Gastbeitrag: Das CETA-Abkommen mit Kanada ist rechtswidrig

Von Fritz Glunk. Jetzt sind wir nicht mehr auf Vermutungen angewiesen: Die 1500 Seiten des Freihandelsabkommen zwischen der EU und Kanada (CETA) liegen vor, Ende September wollen die Vertragspartner sie in Ottawa unterschreiben. Was sie dort unterschreiben, ist wenig amüsant. Mehr noch: Es gibt Anlass zu der Frage, ob die EU-Kommission zu den Verhandlungen bestimmter Kapitel des Abkommens überhaupt befugt war, mit anderen Worten: Ist CETA rechtswidrig?

### [ARBEITSAUFTRAG]
Schreiben Sie aus dem Textauszug die Passage von „Gastbeitrag: Das CETA-Abkommen“ bis „Ist CETA rechtswidrig?“ wortgetreu ab. Das anschließende Material stammt aus einer anderen Quelle.

### [ENTNOMMENES MATERIAL]
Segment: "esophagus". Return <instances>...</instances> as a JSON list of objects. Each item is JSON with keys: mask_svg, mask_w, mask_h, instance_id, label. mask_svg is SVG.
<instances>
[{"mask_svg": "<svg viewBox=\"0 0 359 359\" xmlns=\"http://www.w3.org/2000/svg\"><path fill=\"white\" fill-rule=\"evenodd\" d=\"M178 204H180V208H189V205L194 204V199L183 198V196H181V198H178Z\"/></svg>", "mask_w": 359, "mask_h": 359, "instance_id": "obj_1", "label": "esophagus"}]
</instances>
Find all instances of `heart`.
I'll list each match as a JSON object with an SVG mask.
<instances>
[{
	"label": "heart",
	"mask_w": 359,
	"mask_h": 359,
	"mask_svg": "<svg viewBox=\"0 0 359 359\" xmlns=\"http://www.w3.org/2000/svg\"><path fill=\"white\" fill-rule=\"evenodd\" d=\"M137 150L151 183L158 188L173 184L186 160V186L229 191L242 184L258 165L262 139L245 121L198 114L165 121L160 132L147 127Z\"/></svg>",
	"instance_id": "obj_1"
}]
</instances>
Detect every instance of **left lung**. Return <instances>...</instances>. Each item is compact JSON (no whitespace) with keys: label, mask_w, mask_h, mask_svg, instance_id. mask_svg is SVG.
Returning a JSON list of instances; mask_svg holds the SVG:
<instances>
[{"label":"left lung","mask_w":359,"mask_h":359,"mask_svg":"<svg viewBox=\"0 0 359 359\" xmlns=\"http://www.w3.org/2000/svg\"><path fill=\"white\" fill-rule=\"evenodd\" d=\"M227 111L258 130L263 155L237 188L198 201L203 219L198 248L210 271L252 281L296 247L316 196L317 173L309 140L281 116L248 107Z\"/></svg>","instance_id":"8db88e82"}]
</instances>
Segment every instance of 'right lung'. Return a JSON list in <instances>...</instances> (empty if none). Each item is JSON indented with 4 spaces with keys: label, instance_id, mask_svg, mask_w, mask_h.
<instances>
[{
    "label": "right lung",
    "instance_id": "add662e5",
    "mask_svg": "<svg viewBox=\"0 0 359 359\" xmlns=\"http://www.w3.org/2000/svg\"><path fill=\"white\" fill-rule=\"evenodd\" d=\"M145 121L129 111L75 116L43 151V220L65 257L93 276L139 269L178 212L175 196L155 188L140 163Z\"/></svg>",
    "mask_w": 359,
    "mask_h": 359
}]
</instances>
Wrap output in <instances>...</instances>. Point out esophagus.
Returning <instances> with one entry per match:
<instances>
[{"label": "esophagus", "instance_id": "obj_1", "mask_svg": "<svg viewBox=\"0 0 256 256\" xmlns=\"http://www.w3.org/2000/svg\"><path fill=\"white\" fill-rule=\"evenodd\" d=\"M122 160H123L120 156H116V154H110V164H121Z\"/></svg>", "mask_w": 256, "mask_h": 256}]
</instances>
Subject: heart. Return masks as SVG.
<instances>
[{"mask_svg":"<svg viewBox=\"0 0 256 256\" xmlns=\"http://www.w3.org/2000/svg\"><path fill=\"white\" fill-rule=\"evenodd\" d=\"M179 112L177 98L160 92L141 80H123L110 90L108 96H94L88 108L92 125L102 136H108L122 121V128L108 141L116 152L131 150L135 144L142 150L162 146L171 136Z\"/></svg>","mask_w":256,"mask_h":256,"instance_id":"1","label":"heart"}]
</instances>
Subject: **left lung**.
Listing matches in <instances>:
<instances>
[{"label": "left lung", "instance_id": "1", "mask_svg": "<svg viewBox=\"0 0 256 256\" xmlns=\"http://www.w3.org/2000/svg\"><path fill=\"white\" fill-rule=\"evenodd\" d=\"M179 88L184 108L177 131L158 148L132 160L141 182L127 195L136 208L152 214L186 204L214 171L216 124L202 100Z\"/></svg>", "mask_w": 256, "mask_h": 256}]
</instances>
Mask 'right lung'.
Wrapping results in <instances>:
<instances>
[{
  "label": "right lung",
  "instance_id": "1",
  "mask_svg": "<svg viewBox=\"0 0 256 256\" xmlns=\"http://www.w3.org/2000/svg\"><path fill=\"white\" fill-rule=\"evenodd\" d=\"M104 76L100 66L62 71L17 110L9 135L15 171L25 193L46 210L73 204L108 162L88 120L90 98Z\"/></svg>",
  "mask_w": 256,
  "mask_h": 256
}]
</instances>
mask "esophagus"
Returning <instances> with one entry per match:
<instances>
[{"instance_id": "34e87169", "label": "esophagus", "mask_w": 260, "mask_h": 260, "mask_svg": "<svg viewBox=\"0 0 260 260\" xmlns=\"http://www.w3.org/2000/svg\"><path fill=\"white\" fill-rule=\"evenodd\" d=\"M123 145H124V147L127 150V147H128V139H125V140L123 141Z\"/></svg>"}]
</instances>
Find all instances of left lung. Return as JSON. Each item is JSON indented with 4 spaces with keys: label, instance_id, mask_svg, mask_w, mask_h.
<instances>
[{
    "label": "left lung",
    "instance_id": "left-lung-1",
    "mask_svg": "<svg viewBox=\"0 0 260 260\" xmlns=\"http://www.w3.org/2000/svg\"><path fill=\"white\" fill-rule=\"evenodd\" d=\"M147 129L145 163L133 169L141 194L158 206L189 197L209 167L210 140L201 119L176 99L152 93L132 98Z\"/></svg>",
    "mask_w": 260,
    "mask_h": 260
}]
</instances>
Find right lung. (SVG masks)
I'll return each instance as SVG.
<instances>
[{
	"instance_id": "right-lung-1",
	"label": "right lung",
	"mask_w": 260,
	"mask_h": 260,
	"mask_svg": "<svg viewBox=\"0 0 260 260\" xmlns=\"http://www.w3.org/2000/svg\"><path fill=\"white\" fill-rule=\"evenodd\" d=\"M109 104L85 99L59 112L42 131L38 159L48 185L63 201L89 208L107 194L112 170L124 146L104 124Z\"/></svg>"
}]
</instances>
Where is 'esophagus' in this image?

### [LÖSUNG]
Gastbeitrag: Das CETA-Abkommen mit Kanada ist rechtswidrig

Von Fritz Glunk. Jetzt sind wir nicht mehr auf Vermutungen angewiesen: Die 1500 Seiten des Freihandelsabkommen zwischen der EU und Kanada (CETA) liegen vor, Ende September wollen die Vertragspartner sie in Ottawa unterschreiben. Was sie dort unterschreiben, ist wenig amüsant. Mehr noch: Es gibt Anlass zu der Frage, ob die EU-Kommission zu den Verhandlungen bestimmter Kapitel des Abkommens überhaupt befugt war, mit anderen Worten: Ist CETA rechtswidrig?